With a crazy schedule, being new on the scene and scoring two Broadway shows in one season, ‘and with a stupid name’, Perfect relates the whole candid New York reception he received: ‘Who the f..k is this guy, Eddie Perfect? Who the hell does he think he is?’  The remarkable thing about Beetlejuice (based on Tim Burton’s comedic 1988 film) was its unexpected success after a Washington Post critic dubbed the out of town opening ‘over-caffeinated, overstuffed and virtually charmless’ and The New York Post’s headline complaining that it was a ‘coke-snorting, f-bombing disaster’.  In spite of these colourful reviews, Perfect tells of cosplay audiences dressed to the nines and queuing around the block, then returning time and time again as per the Rocky Horror phenomenon, plus TikTokers dressing the part for thousands of videos set to his Beetlejuice songs.

As a cheeky dig, ‘Death to the Critic’ tells of a fictional Shakespearean actor who loses his mind and plots to rid the world of all critics.  Perfect, not at all worried about the critics in the audience laughs a lot at this one.  As Beetlejuice soared, albeit for a short time, King Kong tanked, and many amusing anecdotes abound.  Another song was a reflective stance on the starlings of New York that when they fledge and cannot yet fly properly often end up on the sidewalks and roads and it is a fairly grim time as many of them don’t survive.  One more wistful song ‘A Little More of Your Time’, also cut from Beetlejuice, is a contemplation of fathers and how they often don’t get to spend as much time as they might like, or indeed should, with their offspring.
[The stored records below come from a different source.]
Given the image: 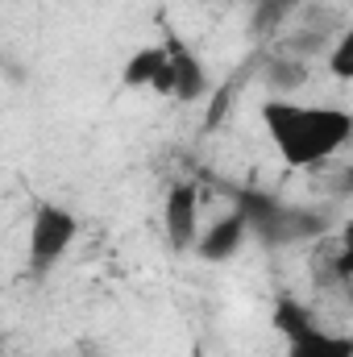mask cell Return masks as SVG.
Masks as SVG:
<instances>
[{
	"instance_id": "obj_1",
	"label": "cell",
	"mask_w": 353,
	"mask_h": 357,
	"mask_svg": "<svg viewBox=\"0 0 353 357\" xmlns=\"http://www.w3.org/2000/svg\"><path fill=\"white\" fill-rule=\"evenodd\" d=\"M262 129L274 154L291 171H312L341 154L353 137V112L341 104H299V100H262Z\"/></svg>"
},
{
	"instance_id": "obj_2",
	"label": "cell",
	"mask_w": 353,
	"mask_h": 357,
	"mask_svg": "<svg viewBox=\"0 0 353 357\" xmlns=\"http://www.w3.org/2000/svg\"><path fill=\"white\" fill-rule=\"evenodd\" d=\"M274 328L283 333V357H353V333H333L316 324L295 299L278 303Z\"/></svg>"
},
{
	"instance_id": "obj_3",
	"label": "cell",
	"mask_w": 353,
	"mask_h": 357,
	"mask_svg": "<svg viewBox=\"0 0 353 357\" xmlns=\"http://www.w3.org/2000/svg\"><path fill=\"white\" fill-rule=\"evenodd\" d=\"M75 237H80V216L63 204L42 199L29 216V266L38 274L54 270L75 245Z\"/></svg>"
},
{
	"instance_id": "obj_4",
	"label": "cell",
	"mask_w": 353,
	"mask_h": 357,
	"mask_svg": "<svg viewBox=\"0 0 353 357\" xmlns=\"http://www.w3.org/2000/svg\"><path fill=\"white\" fill-rule=\"evenodd\" d=\"M163 229H167L171 250H179V254H187V250L200 245V233H204V229H200V191H195V183L179 178L175 187L167 191Z\"/></svg>"
},
{
	"instance_id": "obj_5",
	"label": "cell",
	"mask_w": 353,
	"mask_h": 357,
	"mask_svg": "<svg viewBox=\"0 0 353 357\" xmlns=\"http://www.w3.org/2000/svg\"><path fill=\"white\" fill-rule=\"evenodd\" d=\"M121 84L125 88H150L158 96H175V54H171V42L133 50L125 59V67H121Z\"/></svg>"
},
{
	"instance_id": "obj_6",
	"label": "cell",
	"mask_w": 353,
	"mask_h": 357,
	"mask_svg": "<svg viewBox=\"0 0 353 357\" xmlns=\"http://www.w3.org/2000/svg\"><path fill=\"white\" fill-rule=\"evenodd\" d=\"M246 233H250V212H225L220 220H212V225L200 233L195 254H200L204 262H229V258L241 250Z\"/></svg>"
},
{
	"instance_id": "obj_7",
	"label": "cell",
	"mask_w": 353,
	"mask_h": 357,
	"mask_svg": "<svg viewBox=\"0 0 353 357\" xmlns=\"http://www.w3.org/2000/svg\"><path fill=\"white\" fill-rule=\"evenodd\" d=\"M171 54H175V96L179 104H191V100H200L204 88H208V71H204V63L187 50V46H179L171 42Z\"/></svg>"
},
{
	"instance_id": "obj_8",
	"label": "cell",
	"mask_w": 353,
	"mask_h": 357,
	"mask_svg": "<svg viewBox=\"0 0 353 357\" xmlns=\"http://www.w3.org/2000/svg\"><path fill=\"white\" fill-rule=\"evenodd\" d=\"M329 75L341 79V84H353V25L341 29V38L329 50Z\"/></svg>"
}]
</instances>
Back in Melbourne, apparently rescue dogs have been a thing - many folks adopting animal companions to get through the stress of being forced to stay home.  Perfect sings ‘Rescue Dog’, a tongue-in-cheek examination of the phenomenon : ‘she’s a failure, I’m a fool… Now I’m stuck with a rescue dog, and the feeling’s mutual’.  Another Australian debut, airing in 2019 was ‘Matesong’, sung by Kylie Minogue and a host of other famous folk for Tourism Australia.  It was originally meant to tempt British visitors to our shores but was pulled when the bushfire disaster escalated as its picture-perfect jollity was felt to be in bad taste juxtaposed against the images of those tragic weeks.  Sung by Eddie Perfect as a finale, now titled ‘Australia’, it was sweet and funny and simply another testament to the talent this man possesses.

Of this show Perfect has said ‘With Introspective, it’s quiet storytelling, no running around, just me at the piano. I’m still building up my social stamina. I think most Melburnians are.’  And it is storytelling at its best, with brilliant songs and a performer at both a peak and perhaps a crossroads in his career.  I can’t wait to see and hear what comes next.